Saturday, October 31, 2009

Cup of tea, anyone?

Yet another very rainy day in the Ozarks, and I return home from town after having run some errands, without an umbrella,  feeling rather damp. Time to get into something warm and settle down with a cup of tea.

Would you care to join me? Not too long ago, I went nuts in the salvage store and I can offer you many varieties of tea. What kinds?

I am not supposed to drink a lot of caffeine, so the The "California Orange" can contains caffeine-free orange pekoe, if just regular type tea is what you want... 

And this is not even all of them, which I am somewhat embarrassed to admit (I am in good company, the LOML once accumulated 42 tubes of toothpaste that he found on sale)..

And I have a lovely teapot.

I can offer a variety of cups to drink it from....

And some Honey-Lavender biscotti, which is perfect for dipping if you're a "dunker"...

which I found out about at the food  blog written by Sidewalk Shoes (and I even copied the way she took her photograph) who had a link to it. And she is right, it is about the best biscotti I have ever made. Biscotti is a wonderful form of cookie for eating with something hot and fluid, because it can be made without any added fat, which helps to keep the calorie count down.

So, shall we have a tea party?

Wednesday, October 28, 2009

Magic Under the Cedars

After what seems like days and days of rain (have we magically been transported back to Oregon? I think to myself) ...

enough rain that even the most cheerful people are beginning to complain just a little bit about it,

even though we are probably in a drought, and need every drop....

the clouds finally blow away and the beautiful blue sky of fall returns.

We take a walk through the field to see if our little pond is full (and it is!),

and there at our feet, springing up under the cedar trees,

are these amazing jewels of mushrooms, rivaling the most beautiful fall colors...


on the trees around the house...

Saturday, October 24, 2009

I become a geezer?

Upon awaking this morning, I realized that I have turned another year older and I may now be a geezer. Possibly. The LOML says I won't officially be a geezer for another 5 years, and he may be right, but most of the commercial establishments in these here parts offer a discount to people my age. It is now cheaper for me to see a movie. Today (or tomorrow) I believe I will take our boy to see Cloudy With a Chance of Meatballs, which is playing at a cinema in the next town down the road. He remembers me reading that story to him when he was a little kid.

I have not made up my mind about what I want for my birthday dinner. Either homemade macaroni and cheese, or meatloaf with mashed potatoes. I am also wrestling with what sort of dessert I will feed myself and the men to honor me on my special day. Either an apple pie with ice cream, or a chocolate cake layered with pudding, whipped topping, and Heath bar bits.
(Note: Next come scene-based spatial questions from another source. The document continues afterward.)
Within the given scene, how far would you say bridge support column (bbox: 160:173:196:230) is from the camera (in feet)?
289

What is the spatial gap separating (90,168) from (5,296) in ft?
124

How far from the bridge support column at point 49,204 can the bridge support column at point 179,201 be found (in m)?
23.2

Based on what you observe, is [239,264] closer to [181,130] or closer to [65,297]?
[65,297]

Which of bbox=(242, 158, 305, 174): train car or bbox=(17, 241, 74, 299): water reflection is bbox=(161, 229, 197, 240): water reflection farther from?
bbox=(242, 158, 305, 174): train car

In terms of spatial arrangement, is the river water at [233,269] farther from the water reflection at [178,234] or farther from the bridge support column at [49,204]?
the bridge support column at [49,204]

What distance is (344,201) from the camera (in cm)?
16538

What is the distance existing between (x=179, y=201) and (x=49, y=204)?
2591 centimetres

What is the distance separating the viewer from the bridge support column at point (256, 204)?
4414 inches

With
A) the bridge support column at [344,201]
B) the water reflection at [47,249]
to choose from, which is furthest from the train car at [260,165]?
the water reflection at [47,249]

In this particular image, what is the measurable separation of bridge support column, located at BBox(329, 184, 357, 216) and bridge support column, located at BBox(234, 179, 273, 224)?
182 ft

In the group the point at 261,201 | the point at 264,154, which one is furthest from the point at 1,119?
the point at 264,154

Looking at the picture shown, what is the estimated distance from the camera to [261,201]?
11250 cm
I know at least two of the presents that I will get--the CD Dreamboat Annie by Heart and a lavender-scented diffuser with a nice pottery bottle--because I picked them out myself. A package from my sister sits waiting to be opened, and there are some cards, too.
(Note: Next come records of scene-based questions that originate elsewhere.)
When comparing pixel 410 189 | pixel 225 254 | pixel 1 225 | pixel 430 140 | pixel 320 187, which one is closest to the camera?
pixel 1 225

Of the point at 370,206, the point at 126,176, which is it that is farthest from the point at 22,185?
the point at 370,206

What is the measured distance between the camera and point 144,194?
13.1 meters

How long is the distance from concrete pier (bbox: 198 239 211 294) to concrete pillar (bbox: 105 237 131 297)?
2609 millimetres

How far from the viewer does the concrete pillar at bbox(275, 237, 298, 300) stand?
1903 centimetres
The first birthday I remember celebrating was when I was 3 years old. My mom and dad got me a child-sized fishing pole that came in a metal tube.

 This enabled me to go fishing with my father.
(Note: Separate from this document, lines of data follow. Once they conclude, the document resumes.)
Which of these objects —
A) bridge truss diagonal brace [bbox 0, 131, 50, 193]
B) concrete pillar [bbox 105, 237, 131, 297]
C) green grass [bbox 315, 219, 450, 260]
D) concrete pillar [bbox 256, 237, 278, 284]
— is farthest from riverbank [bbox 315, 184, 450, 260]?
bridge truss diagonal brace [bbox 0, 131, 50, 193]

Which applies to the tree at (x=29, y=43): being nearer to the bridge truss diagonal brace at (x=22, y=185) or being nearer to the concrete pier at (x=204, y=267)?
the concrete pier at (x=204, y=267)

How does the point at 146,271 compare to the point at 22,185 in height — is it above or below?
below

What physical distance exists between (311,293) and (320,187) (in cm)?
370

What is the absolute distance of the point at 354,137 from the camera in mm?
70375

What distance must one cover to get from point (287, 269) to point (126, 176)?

 I remember turning 16 and 21, but the rest of them are sort of a blur. I think I will no doubt remember turning 60 because of its association with our family's recent bereavement. But, I have made the decision that this will be happy day, and so it will.

Thursday, October 22, 2009

Mixing It Up

For many years we have purchased certain spice mixtures from Penzey's, among them, jerk and Herbes de Provence.

And then I came upon a wonderful recipe on a blog for homemade tomato soup - Provence Tomato Soup. I would send you to the original source but I am not able to find it again, for some reason. We were buying some rather expensive commercial tomato soup, but this tastes far better, with the additional benefit of no additives, except for sodium, which is impossible to escape if one uses canned tomatoes.

Provence Tomato Soup

Olive oil for sauteeing
1 large onion, medium diced
2 large cloves garlic, finely diced
1 small can tomato paste
2-3 tbsp Herbes de Provence
1/2 cup white wine
4 14-oz cans diced tomatoes (with liquid)
2 quarts chicken broth (home made, canned low-sodium, or bouillon cubes)
Salt and pepper to taste
Soft goat cheese for each bowl.

Heat a few tbsp of olive oil in a large soup pot, add the onion and garlic, and saute until nearly translucent. Add the tomato paste and the Herbes de Provence, and wine. Stir. Add the tomatoes, including the liquid. Cover and bring to a boil and simmer for about 15 minutes to blend the flavors, you don't need to cook it to death. The LOML says adding a bit of brown sugar to the soup improves the taste.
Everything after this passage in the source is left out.